Questions: Kinetics of Adaptive Immune Response and Response Phases
5 questions to test your understanding
Score: 0 / 5
Question 1 Multiple Choice
A patient presents with acute respiratory illness. Serology shows high IgM titers against a specific respiratory virus but no detectable IgG. What is the most likely interpretation?
AThe patient has had prior exposure to this virus and is experiencing a reactivation; IgM is produced first in secondary responses
BThis is most likely a primary infection — IgM appears before class switching occurs, so high IgM with absent IgG indicates an early-stage primary response
CThe patient's immune system has failed to produce class-switched antibodies, suggesting immunodeficiency
DThe IgG test was probably performed incorrectly and should be repeated
IgM is the default antibody isotype produced during the lag and early expansion phases of a primary response, before germinal center reactions drive class switch recombination to IgG. In a secondary response, memory B cells that have already undergone class switching produce IgG rapidly — IgM is largely absent. Therefore, high IgM with no IgG is the serological signature of an acute primary infection, while IgG alone (or IgG with a low IgM) suggests prior exposure or vaccination. This IgM → IgG transition is the basis of clinical serology for distinguishing acute from past infection.
Question 2 Multiple Choice
A vaccine manufacturer is designing a two-dose schedule for a protein subunit vaccine. Why is the timing interval between doses critical for maximizing the secondary immune response?
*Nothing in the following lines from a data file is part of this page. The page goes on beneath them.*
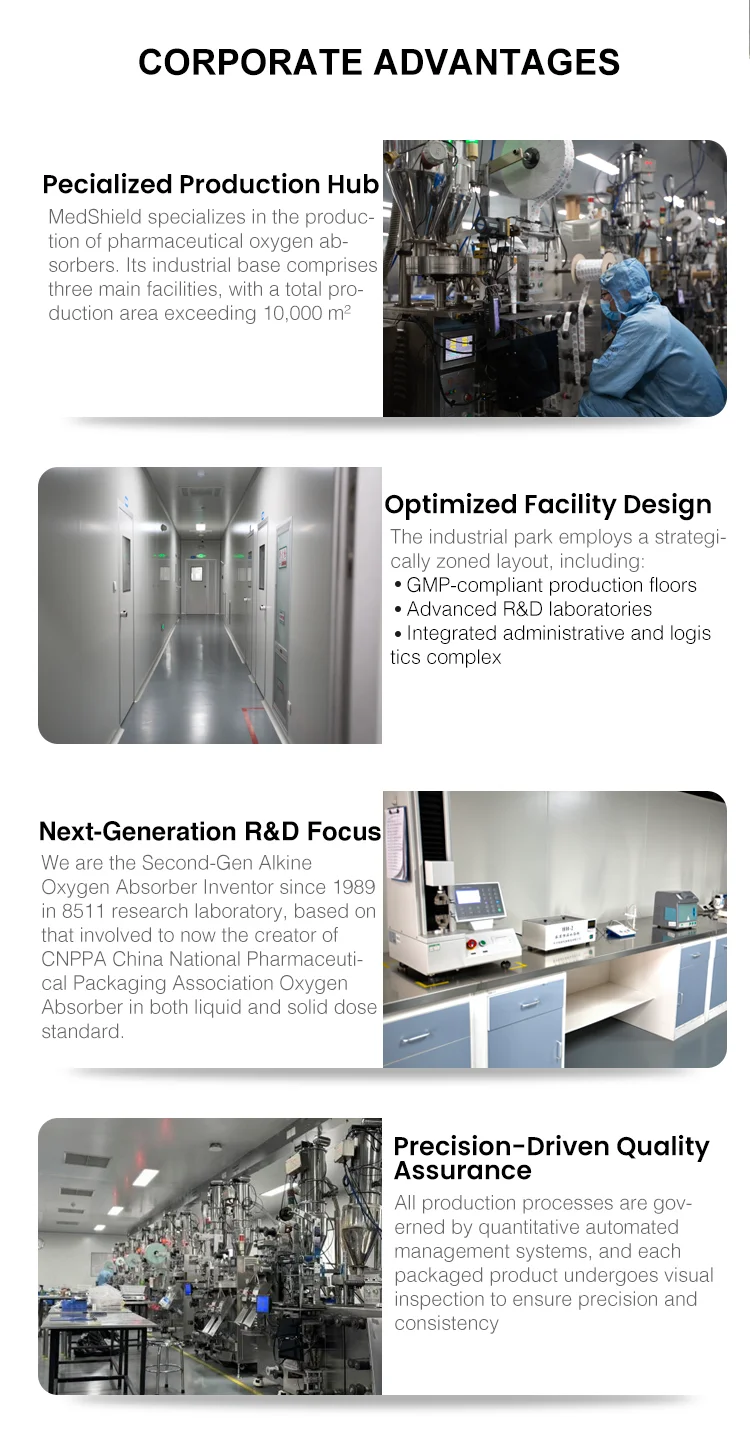 CORPORATE ADVANTAGES

Pecialized Production Hub

MedShield specializes in the production of pharmaceutical oxygen absorbers. Its industrial base comprises three main facilities, with a total production area exceeding 10,000 m$^2$

Optimized Facility Design

The industrial park employs a strategically zoned layout, including:
• GMP-compliant production floors
• Advanced R&D laboratories
• Integrated administrative and logis tics complex

Next-Generation R&D Focus

We are the Second-Gen Alkine Oxygen Absorber Inventor since 1989 in 8511 research laboratory, based on that involved to now the creator of CNPPA China National Pharmaceutical Packaging Association Oxygen Absorber in both liquid and solid dose standard.

Precision-Driven Quality Assurance

All production processes are governed by quantitative automated management systems, and each packaged product undergoes visual inspection to ensure precision and consistency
AThe second dose must be given while the primary response is still at peak titer to 'stack' antibody levels
BBoosting too early — before memory cells have differentiated and the primary response has contracted — produces a weaker secondary response than boosting after sufficient time has elapsed
CThe interval only matters for live attenuated vaccines; for protein subunits, the second dose should be given as soon as possible
DThe interval determines which isotype is produced; shorter intervals favor IgM, longer intervals favor IgG
After the primary response peaks around days 10-14, the majority of effector cells undergo apoptosis in the contraction phase, and a small pool of long-lived memory B and T cells differentiates and persists. The secondary response depends on these memory cells — if you boost before memory cells have fully differentiated (i.e., during the contraction phase), you may re-stimulate remaining effector cells rather than true memory cells, producing a weaker response. Standard vaccine schedules (e.g., weeks to months between doses) are designed to allow complete development of immunological memory before boosting, maximizing the qualitative advantages of the secondary response.
Question 3 True / False
In a secondary immune response, antibodies are predominantly IgG rather than IgM because memory B cells have already undergone class switch recombination during the primary response.
TTrue
FFalse
Answer: True
During the primary response, germinal center reactions drive somatic hypermutation and class switch recombination. Memory B cells that exit the germinal center have already switched from IgM to IgG (or other isotypes) and carry this epigenetic change with them. When these cells are reactivated during a secondary response, they produce the isotype they already express — predominantly IgG — without needing to undergo class switching again. This accounts for the rapid appearance of high-titer IgG in secondary responses and the relative absence of IgM.
Question 4 True / False
The secondary immune response is simply a faster and stronger version of the primary response, using the same naive lymphocyte activation process but with more of those cells available.
TTrue
FFalse
Answer: False
This is the key misconception identified in this topic. The secondary response is qualitatively different, not just quantitatively faster. Memory B cells have undergone somatic hypermutation and affinity maturation, so the antibodies they produce have higher affinity for the antigen — this is not simply speed but improved binding. Memory T cells require less co-stimulation to activate and respond more vigorously. The antibody isotype is different (predominantly IgG, not IgM). These qualitative differences — higher affinity, faster kinetics, different isotype, lower activation threshold — are why the secondary response is so effective at preventing symptomatic disease, not merely because there are more starting cells.
Question 5 Short Answer
Why do individuals typically experience no symptoms during a second exposure to a pathogen that caused significant illness during the first exposure?
Think about your answer, then reveal below.
Model answer: During the primary response, the immune system generates long-lived memory B and T cells. On re-exposure, these memory cells respond within 1-3 days — far faster than the 5-7 day lag of the primary response — and produce antibody titers 10-100 fold higher, of higher affinity, and predominantly as class-switched IgG. This rapid, high-affinity response neutralizes the pathogen and clears infected cells before it can replicate to disease-causing levels. The pathogen is eliminated by the immune response faster than it can establish infection, so there is no symptomatic illness. This is the mechanistic basis of protective immunity and the goal of vaccination.
The speed advantage of the secondary response is critical: symptoms of infection arise when pathogen levels reach a threshold; the secondary response clears the pathogen below that threshold before it is reached. Vaccines exploit this by inducing a primary response (and therefore memory) without disease, so that the first encounter with the actual pathogen elicits a secondary response. The qualitative improvements in affinity and isotype also matter — high-affinity IgG is more effective at neutralization and opsonization than the lower-affinity IgM produced early in a primary response.